We learnt privately, from Messrs. Mathews, Bonney, and Tuckett, that unless the snow was in a good state upon the final peak (that is to say, coherent and stable), we should probably be of the same opinion as themselves; and that, although the face of the mountain fronting the Glacier de l’Encula was much less steep than its other faces, and was apparently the only side upon which an attempt was at all likely to be successful, it was, nevertheless, so steep, that for several days, at least, after a fall of snow upon it, the chances in favour of avalanches would be considerable.

The reader need scarcely be told, after all that has been said about the variableness of weather in the High Alps, the chance was small indeed that we should find upon the 25th of June, or any other set day, the precise condition of affairs that was deemed indispensable for success. We had such confidence in the judgment of our friends, that it was understood amongst us the ascent should be abandoned, unless the conditions were manifestly favourable.

By five minutes to six we were at the top of the gully (a first-rate couloir, about 1000 feet high), and within sight of our work. Hard, thin, and wedge-like as the Ecrins had looked from afar, it had never looked so hard and so thin as it did when we emerged from the top of the couloir through the gap in the ridge. No tender shadows spoke of broad and rounded ridges, but sharp and shadowless its serrated edges stood out against the clear [pg 155]sky.[110] It had been said that the route must be taken by one of the ridges of the final peak, but both were alike repellent, hacked and notched in numberless places. They reminded me of my failure on the Dent d’Hérens in 1863, and of a place on a similar ridge, from which advance or retreat was alike difficult. But, presuming one or other of these ridges or arêtes was practicable, there remained the task of getting to them, for completely round the base of the final peak swept an enormous bergschrund, almost separating it from the slopes which lay beneath. It was evident thus early that the ascent would not be accomplished without exertion, and that it would demand all our faculties and all our time. In more than one respect we were favoured. The mists were gone, the day was bright and perfectly calm; there had been a long stretch of fine weather beforehand, and the snow was in excellent order; and, most important of all, the last new snow which had fallen on the final peak, unable to support itself, had broken away and rolled in a mighty avalanche, over schrund, névé, séracs, over hills and valleys in the glacier [pg 156](levelling one and filling the other), completely down to the summit of the Col des Ecrins, where it lay in huge jammed masses, powerless to harm us; and had made a broad track, almost a road, over which, for part of the way at least, we might advance with rapidity.

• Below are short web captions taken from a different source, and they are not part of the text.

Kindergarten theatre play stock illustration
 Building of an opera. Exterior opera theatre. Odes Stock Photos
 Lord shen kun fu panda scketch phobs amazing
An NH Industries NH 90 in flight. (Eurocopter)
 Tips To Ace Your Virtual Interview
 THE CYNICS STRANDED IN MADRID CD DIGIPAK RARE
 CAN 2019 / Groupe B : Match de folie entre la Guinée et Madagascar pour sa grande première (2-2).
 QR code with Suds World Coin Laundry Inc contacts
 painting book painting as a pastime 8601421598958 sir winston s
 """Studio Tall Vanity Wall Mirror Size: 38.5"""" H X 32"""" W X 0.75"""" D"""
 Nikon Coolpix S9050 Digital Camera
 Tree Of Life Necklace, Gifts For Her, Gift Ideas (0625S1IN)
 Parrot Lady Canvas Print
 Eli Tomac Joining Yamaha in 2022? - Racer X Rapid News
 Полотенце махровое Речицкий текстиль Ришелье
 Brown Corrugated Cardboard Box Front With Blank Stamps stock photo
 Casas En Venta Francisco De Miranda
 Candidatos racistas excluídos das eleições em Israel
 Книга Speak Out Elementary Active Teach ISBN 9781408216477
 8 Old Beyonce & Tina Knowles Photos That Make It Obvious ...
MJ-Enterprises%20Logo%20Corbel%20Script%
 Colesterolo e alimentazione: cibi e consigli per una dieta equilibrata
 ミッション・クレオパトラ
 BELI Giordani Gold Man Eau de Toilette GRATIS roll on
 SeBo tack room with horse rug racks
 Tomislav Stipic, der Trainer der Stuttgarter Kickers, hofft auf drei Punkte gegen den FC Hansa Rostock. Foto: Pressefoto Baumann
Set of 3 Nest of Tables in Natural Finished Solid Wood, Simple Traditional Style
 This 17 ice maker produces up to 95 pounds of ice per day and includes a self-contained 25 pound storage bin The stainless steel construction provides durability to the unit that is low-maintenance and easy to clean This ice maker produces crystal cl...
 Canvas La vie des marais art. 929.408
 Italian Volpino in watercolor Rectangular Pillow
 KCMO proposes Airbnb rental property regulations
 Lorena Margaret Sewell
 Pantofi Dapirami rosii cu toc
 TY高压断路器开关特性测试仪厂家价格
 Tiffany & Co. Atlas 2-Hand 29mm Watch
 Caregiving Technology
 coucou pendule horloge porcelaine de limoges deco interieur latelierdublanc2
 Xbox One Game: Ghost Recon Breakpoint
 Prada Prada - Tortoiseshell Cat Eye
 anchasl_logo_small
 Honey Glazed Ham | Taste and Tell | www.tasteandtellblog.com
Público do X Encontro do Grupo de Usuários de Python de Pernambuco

We took in all this in a few minutes, and seeing there was no time to be lost, despatched a hasty meal, left knapsacks, provisions, and all incumbrances by the Col, started again at half-past six, and made direct for the left side of the schrund, for it was there alone that a passage was practicable. We crossed it at 8.10. Our route can now be followed upon the [annexed outline]. The arrow marked D points out the direction of the Glacier de la Bonne Pierre. The ridge in front, that extends right across, is the ridge that is partially shown on the top of the map at p. 146, leading from Roche Faurio towards the W.N.W. We arrived upon the plateau of the Glacier de l’Encula, behind this ridge, from the direction of D, and then made a nearly straight track to the left hand of the bergschrund at A.